The US Food and Drug Administration (FDA) has approved two new drug treatments for diabetes: Tresiba (insulin degludec injection) and Ryzodeg 70/30 (insulin degludec/insulin aspart injection).
The first newly-approved treatment, Tresiba, is a long-acting analogue insulin, injected once a day into the subcutaneous fat.
Tresiba was approved after a trial involving 1,102 participants. Each participant used Tresiba in combination with mealtime insulin for 26 and 52 weeks. A separate group of studies tested the effectiveness of Tresiba for people with type 2 diabetes. That study involved 2,702 participants.
Tresiba led to lower HbA1c levels in participants who struggled to control their blood glucose levels.
Ryzodeg 70/30, a mixture of insulin degludec (long-acting analogue insulin) and insulin aspart (rapid-acting human insulin analogue) was approved after similar trials. It was tested on 362 patients with type 1 diabetes over a 26-week trial, and on 998 patients with type 2 diabetes. Like Tresiba, Ryzodeg 70/30 improved HbA1c levels in people with type 1 and type 2 diabetes who had previously struggled to control their blood glucose levels.
The FDA approved the treatments, but noted that neither is suitable for people with diabetes who have increased ketones levels in their blood or urine.

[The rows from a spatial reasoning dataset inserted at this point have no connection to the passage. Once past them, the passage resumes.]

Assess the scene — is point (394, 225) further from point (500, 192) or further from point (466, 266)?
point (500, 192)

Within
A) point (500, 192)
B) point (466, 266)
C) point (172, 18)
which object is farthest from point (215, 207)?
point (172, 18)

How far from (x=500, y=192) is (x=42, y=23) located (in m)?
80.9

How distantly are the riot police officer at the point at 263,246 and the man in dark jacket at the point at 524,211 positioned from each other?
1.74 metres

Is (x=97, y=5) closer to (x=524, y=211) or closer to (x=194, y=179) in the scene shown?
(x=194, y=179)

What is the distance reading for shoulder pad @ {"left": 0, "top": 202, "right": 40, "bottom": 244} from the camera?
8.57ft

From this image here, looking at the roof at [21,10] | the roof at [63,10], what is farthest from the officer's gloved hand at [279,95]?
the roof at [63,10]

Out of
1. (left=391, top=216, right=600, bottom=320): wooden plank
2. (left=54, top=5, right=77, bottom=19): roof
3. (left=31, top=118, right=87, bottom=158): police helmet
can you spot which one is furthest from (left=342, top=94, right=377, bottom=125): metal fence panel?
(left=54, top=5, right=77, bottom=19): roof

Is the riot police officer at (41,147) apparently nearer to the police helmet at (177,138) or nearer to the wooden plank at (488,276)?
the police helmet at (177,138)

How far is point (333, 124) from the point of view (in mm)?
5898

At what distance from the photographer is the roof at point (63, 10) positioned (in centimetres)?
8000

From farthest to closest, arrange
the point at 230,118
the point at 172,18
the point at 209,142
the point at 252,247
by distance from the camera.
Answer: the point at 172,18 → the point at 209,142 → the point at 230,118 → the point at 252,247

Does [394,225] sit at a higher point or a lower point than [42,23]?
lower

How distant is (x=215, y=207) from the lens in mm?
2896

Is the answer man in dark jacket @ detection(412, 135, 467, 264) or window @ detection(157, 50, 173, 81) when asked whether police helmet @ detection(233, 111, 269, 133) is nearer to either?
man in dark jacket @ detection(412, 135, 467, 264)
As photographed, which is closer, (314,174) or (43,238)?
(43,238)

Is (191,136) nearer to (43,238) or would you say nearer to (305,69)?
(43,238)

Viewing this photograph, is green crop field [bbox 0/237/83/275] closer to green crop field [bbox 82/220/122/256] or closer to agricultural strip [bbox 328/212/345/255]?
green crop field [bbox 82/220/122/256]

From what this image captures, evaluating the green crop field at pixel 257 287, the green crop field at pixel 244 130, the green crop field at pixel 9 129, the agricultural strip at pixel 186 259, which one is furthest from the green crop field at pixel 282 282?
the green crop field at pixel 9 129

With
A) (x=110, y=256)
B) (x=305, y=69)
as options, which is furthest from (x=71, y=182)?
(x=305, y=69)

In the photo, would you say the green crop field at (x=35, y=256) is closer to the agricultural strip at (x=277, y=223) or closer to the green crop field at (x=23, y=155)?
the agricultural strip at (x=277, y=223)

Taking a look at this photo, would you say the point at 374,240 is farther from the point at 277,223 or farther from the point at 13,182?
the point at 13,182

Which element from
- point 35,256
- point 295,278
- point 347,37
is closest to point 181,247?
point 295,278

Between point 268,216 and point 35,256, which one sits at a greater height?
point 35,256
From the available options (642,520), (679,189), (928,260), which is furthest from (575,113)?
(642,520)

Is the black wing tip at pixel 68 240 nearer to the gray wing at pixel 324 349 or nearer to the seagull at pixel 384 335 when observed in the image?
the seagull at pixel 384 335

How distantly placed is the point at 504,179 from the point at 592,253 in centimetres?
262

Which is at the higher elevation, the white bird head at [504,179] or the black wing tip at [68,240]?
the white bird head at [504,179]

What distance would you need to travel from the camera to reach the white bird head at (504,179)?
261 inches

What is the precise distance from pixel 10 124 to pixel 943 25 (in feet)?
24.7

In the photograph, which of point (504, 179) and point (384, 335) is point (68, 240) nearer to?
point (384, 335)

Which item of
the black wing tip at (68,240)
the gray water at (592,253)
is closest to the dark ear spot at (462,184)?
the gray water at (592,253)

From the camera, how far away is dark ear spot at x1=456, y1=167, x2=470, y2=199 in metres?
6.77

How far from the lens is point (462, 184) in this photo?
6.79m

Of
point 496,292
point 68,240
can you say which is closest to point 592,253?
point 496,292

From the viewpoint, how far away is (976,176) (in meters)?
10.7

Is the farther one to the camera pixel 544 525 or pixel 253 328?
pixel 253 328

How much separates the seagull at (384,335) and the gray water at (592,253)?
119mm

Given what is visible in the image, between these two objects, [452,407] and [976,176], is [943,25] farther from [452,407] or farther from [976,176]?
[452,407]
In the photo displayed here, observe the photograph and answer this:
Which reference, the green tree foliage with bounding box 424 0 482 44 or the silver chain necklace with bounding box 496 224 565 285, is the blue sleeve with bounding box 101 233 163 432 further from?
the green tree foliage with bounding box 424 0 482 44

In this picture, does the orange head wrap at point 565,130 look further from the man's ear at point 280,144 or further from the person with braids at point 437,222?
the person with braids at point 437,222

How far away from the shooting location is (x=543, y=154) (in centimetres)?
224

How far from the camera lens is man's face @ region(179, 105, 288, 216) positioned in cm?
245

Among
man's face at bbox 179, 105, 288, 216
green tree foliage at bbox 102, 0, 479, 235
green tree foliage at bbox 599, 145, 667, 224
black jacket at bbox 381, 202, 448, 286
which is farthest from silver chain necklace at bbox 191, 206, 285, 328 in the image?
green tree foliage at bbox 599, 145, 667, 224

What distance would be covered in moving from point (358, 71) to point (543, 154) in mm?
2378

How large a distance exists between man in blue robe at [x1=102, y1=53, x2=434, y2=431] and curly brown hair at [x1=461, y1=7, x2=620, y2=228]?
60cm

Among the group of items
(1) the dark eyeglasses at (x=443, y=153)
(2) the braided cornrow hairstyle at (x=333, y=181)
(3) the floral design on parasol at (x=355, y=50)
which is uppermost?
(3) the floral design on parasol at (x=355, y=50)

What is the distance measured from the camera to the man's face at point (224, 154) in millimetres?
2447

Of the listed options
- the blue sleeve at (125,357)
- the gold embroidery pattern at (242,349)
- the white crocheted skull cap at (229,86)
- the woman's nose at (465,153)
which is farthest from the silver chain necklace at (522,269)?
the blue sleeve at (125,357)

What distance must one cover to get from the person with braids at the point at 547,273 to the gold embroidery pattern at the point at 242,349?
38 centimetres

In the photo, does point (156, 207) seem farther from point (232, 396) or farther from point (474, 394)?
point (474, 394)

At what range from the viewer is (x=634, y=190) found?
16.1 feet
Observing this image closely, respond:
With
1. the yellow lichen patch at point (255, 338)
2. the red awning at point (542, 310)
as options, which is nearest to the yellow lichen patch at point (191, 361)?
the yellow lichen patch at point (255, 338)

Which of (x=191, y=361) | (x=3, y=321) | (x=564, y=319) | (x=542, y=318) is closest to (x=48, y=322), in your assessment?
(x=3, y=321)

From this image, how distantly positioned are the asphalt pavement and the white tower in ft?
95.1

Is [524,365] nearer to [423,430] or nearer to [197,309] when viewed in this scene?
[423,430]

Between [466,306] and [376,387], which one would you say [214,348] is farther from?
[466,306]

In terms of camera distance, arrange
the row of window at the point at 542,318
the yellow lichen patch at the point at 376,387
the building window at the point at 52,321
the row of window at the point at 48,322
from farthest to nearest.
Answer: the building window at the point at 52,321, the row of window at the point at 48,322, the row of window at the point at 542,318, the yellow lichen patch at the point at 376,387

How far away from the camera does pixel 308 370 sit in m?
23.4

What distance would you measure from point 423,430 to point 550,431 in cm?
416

Both drugs are manufactured by Novo Nordisk.
“Long-acting insulins play an essential role in the treatment of patients with type 1 diabetes and in patients with type 2 diabetes with advanced disease,” said Jean-Marc Guettier, director of the Division of Metabolism and Endocrinology Products in the FDA’s Centre for Drug Evaluation and Research.
“The FDA remains committed to support the development of innovative therapies for the treatment of diabetes.”